■ Dataset records:
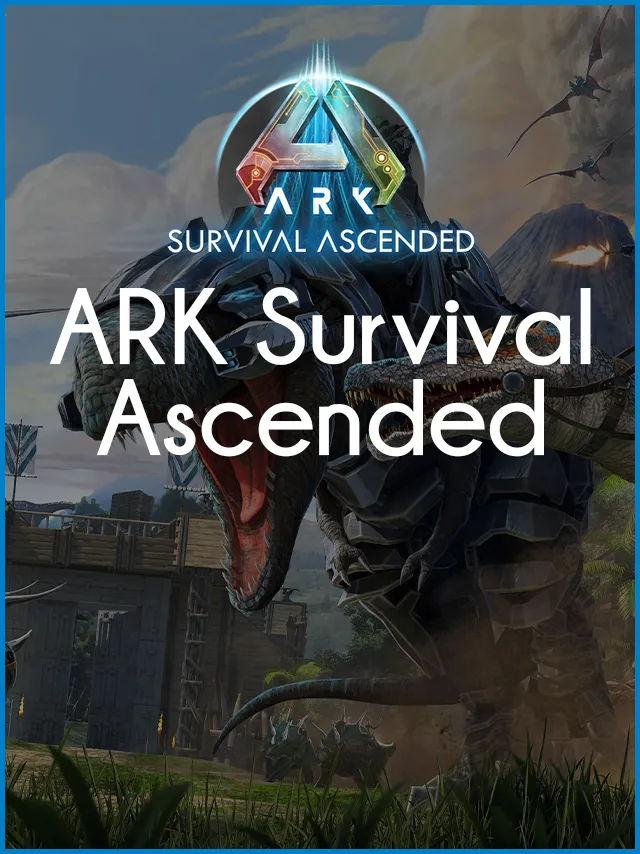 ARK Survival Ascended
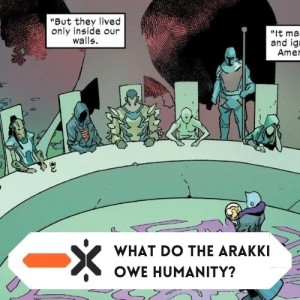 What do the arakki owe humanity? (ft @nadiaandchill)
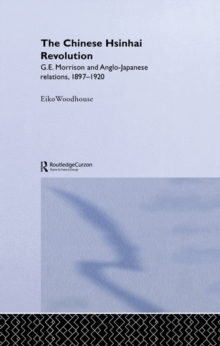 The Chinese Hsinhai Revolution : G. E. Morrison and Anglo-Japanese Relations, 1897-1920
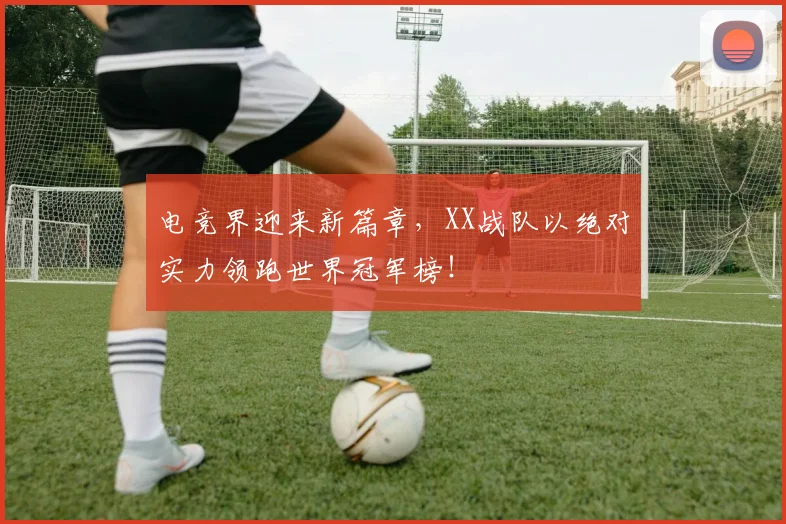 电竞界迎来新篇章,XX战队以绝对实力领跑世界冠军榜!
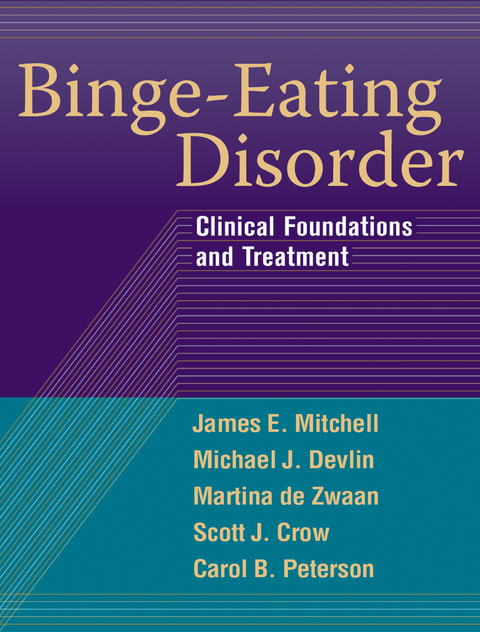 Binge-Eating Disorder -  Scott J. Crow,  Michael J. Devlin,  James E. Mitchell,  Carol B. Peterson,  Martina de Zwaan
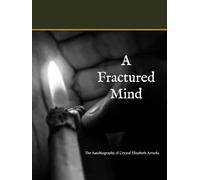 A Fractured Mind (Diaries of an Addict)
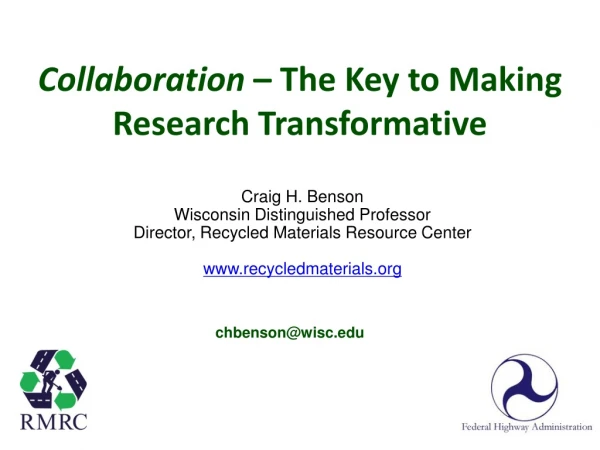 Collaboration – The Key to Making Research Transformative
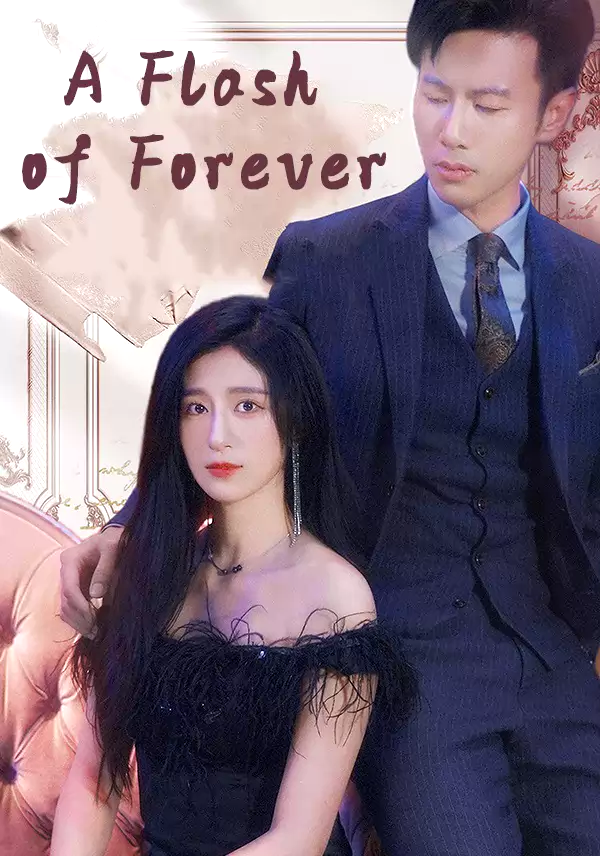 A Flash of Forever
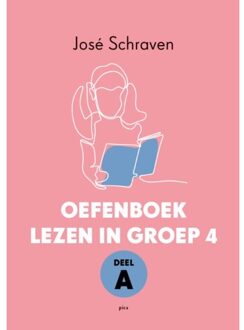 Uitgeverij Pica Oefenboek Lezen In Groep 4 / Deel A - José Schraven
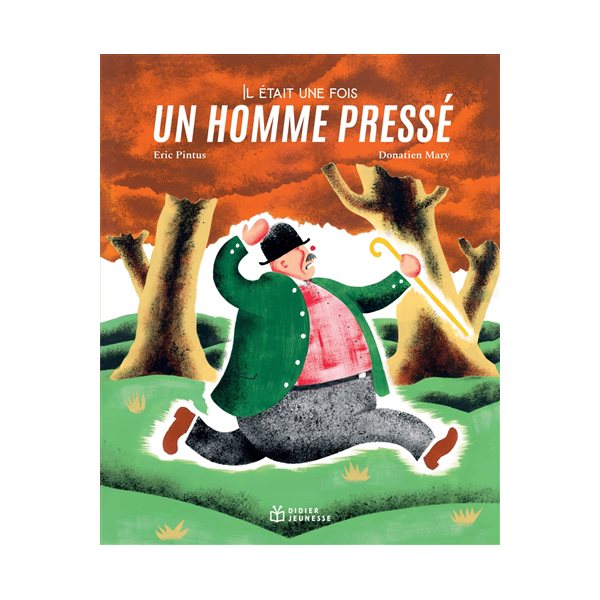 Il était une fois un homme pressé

■ Description of the task: Format the text of the listing above as a numbered list, one entry per line, skipping any blank lines. Leave the pictures out of your answer.

■ Exercise response:
1.  ARK Survival Ascended
2.  What do the arakki owe humanity? (ft @nadiaandchill)
3.  The Chinese Hsinhai Revolution : G. E. Morrison and Anglo-Japanese Relations, 1897-1920
4.  电竞界迎来新篇章,XX战队以绝对实力领跑世界冠军榜!
5.  Binge-Eating Disorder -  Scott J. Crow,  Michael J. Devlin,  James E. Mitchell,  Carol B. Peterson,  Martina de Zwaan
6.  A Fractured Mind (Diaries of an Addict)
7.  Collaboration – The Key to Making Research Transformative
8.  A Flash of Forever
9.  Uitgeverij Pica Oefenboek Lezen In Groep 4 / Deel A - José Schraven
10.  Il était une fois un homme pressé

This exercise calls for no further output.